- Born: Harriet Louise Ladbury 20 May 1974 Salisbury, Wiltshire, England
- Died: 20 January 2022 (aged 47)
- Education: South Wilts Grammar School for Girls
- Alma mater: Guildhall School of Music and Drama
- Occupation: Actress

= Hattie Ladbury =

British actress (1974–2022)

 Harriet Louise Ladbury (known as Hattie Ladbury) (20 May 1974 – 20 January 2022) was a British actress.

==Early life==
Ladbury was born in Salisbury, Wiltshire, England, on 20 May 1974, to Roger Ladbury and Jean Scott. She grew up in Britford, and attended South Wilts Grammar School for Girls. She joined the Salisbury youth theatre group Stage '65 at the age of 10, and was trained at the Guildhall School of Music and Drama, where she won the drama gold medal. She then spent a year with the Forest Forge theatre company at Ringwood.

==Stage work==
Ladbury's stage work included Catherine Winslow in The Winslow Boy and Silvia in The Game of Love and Chance at the Salisbury Playhouse; Marlene in Top Girls at the Oxford Stage Company; Gwendolen Fairfax in The Importance of Being Earnest at the Bath Theatre Royal; Luciana in The Comedy of Errors at the Sheffield Crucible; Amanda in Private Lives at the Chichester Festival Theatre; Beatrice in Much Ado about Nothing at the Queen's Theatre, Hornchurch; and Hester in The Deep Blue Sea at the Watermill Theatre, Newbury. She performed in five productions at Regent's Park Open Air Theatre: Josephine Vanderwater in Lady, Be Good (2007), Helena in A Midsummer Night's Dream (2007), Lady Macduff in Macbeth (2007), Maudie Atkinson in To Kill a Mockingbird (2013) and Mum / Geraldine in Running Wild (2016). In 2018 she was cast as Sophie in Nine Night at the National Theatre and then on West End transfer. Three weeks before her death, she performed as the Duke in Measure for Measure at the Sam Wanamaker Playhouse, in a performance described by The Guardians theatre critic Arifa Akbar as "stately and mischievous".

==Film and television==
Her television work included roles in Sherlock, Jenny in EastEnders, Nurse Banks in Call the Midwife, Scarlett Lyle and Kim Felix in Holby City, Penny Dear, Martha Newman and Nina Fraser in Doctors, Interviewer in Hollyoaks, Miss Keneally in Casualty 1906, Cathy Hewlett in Midsomer Murders, Viv in The Worst Week of My Life, PC Paula Redwin in Family Affairs, and Heidi in Casualty.
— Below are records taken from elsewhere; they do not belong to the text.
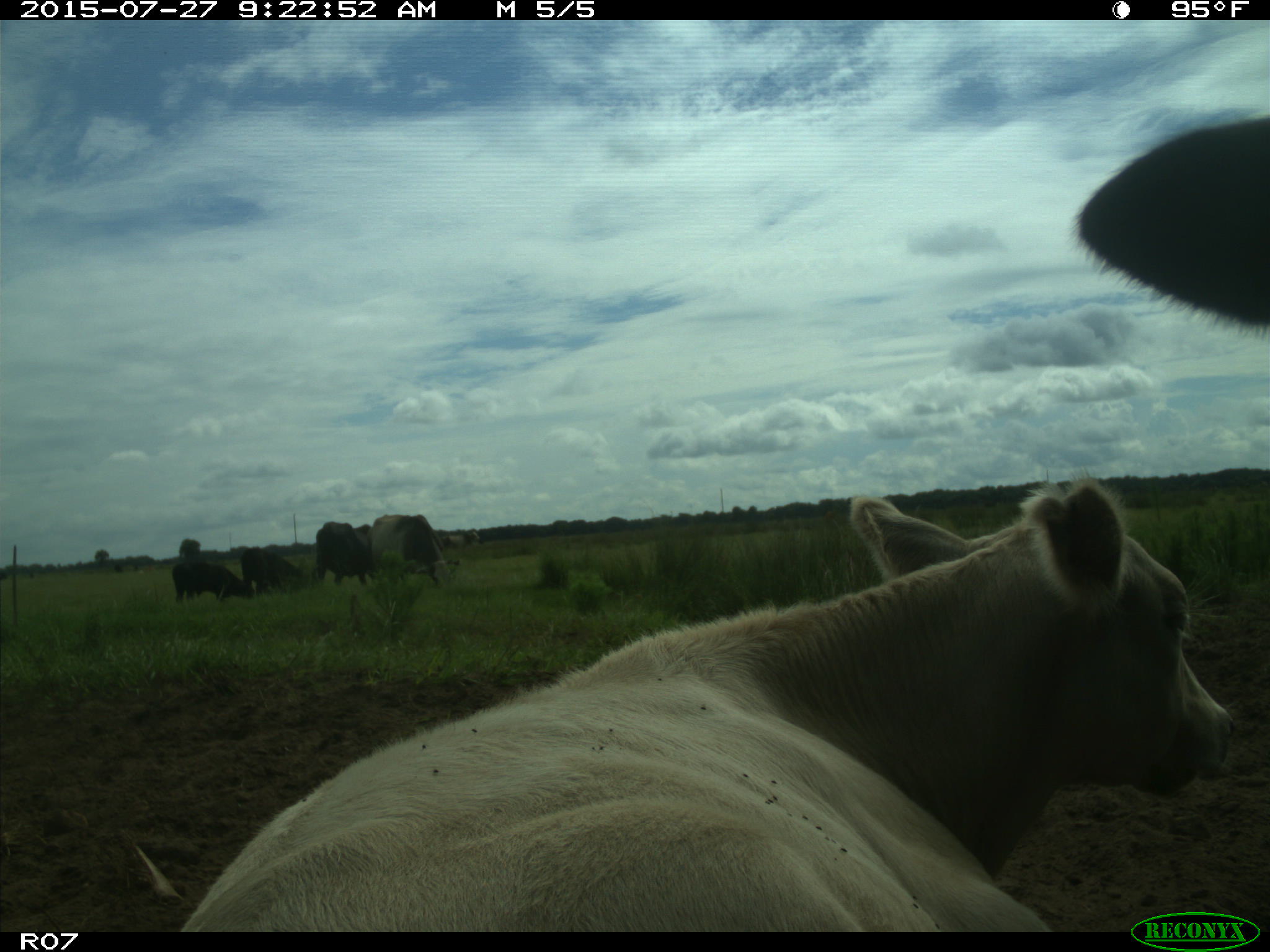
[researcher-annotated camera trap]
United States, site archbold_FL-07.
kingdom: Animalia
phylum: Chordata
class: Mammalia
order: Artiodactyla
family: Bovidae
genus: Bos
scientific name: Bos taurus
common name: domestic cow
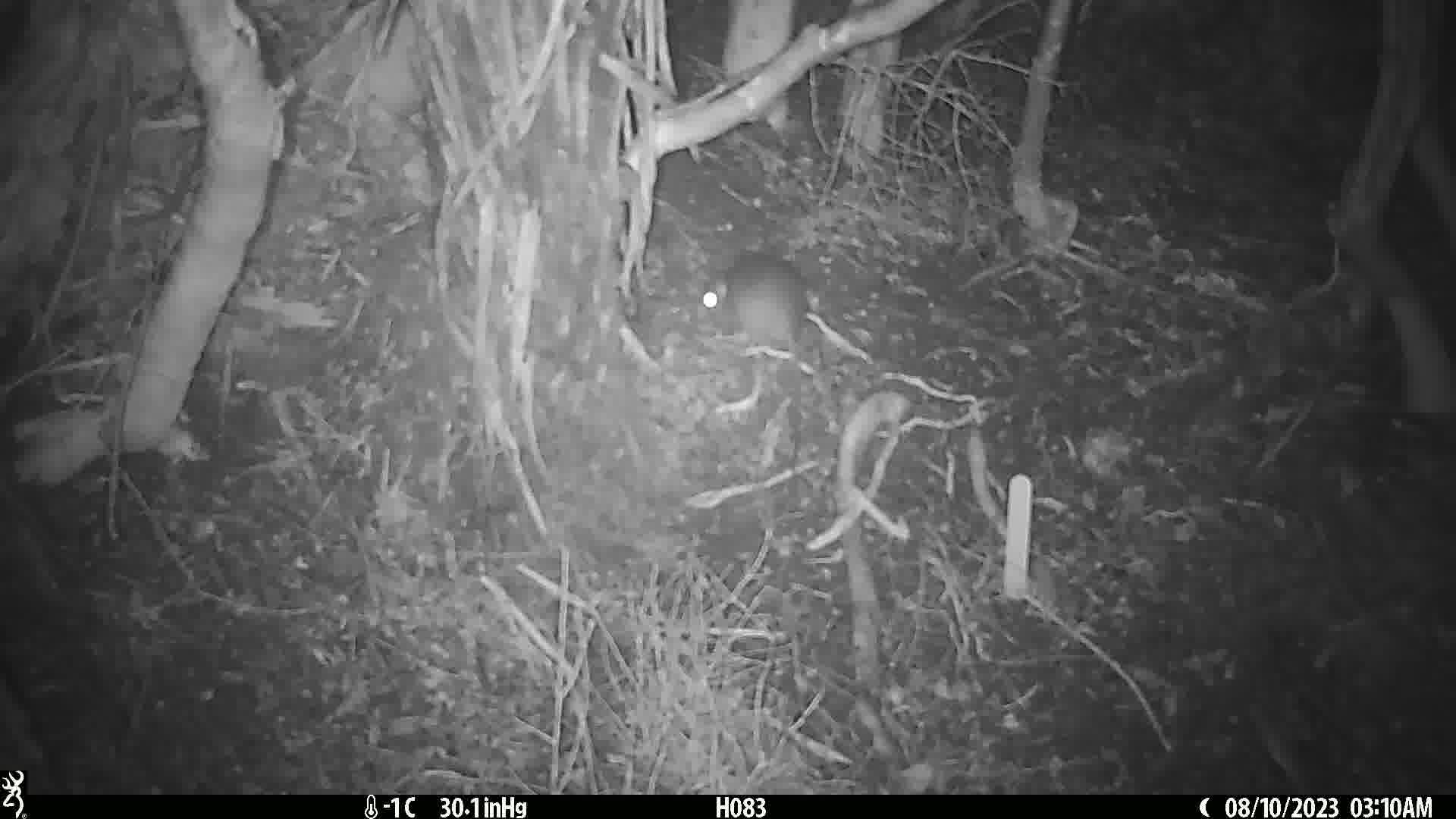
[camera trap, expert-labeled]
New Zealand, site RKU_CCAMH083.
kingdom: Animalia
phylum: Chordata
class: Mammalia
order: Rodentia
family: Muridae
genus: Rattus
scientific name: Rattus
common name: rat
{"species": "rat (Rattus)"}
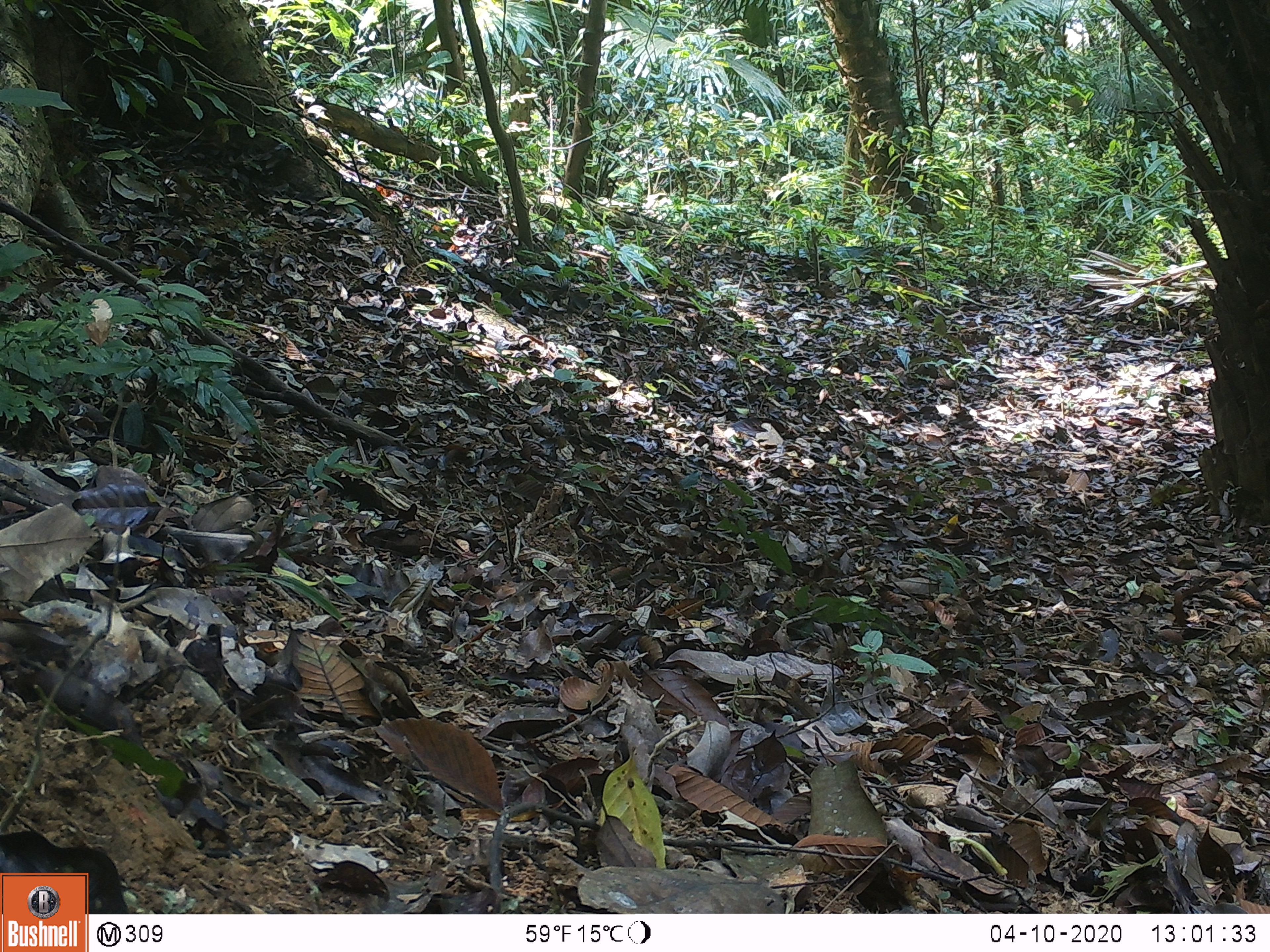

Her film work included Beth in The Black Forest, Rich Woman in A Street Cat Named Bob, Princess Alice in Mrs Brown, and the short films Death of a Pet and Emily.

==Personal life==
Ladbury married Oliver Fenwick, a lighting designer, in 2007; they had two children, Lucy and Ted. She died on 20 January 2022, aged 47, from cancer.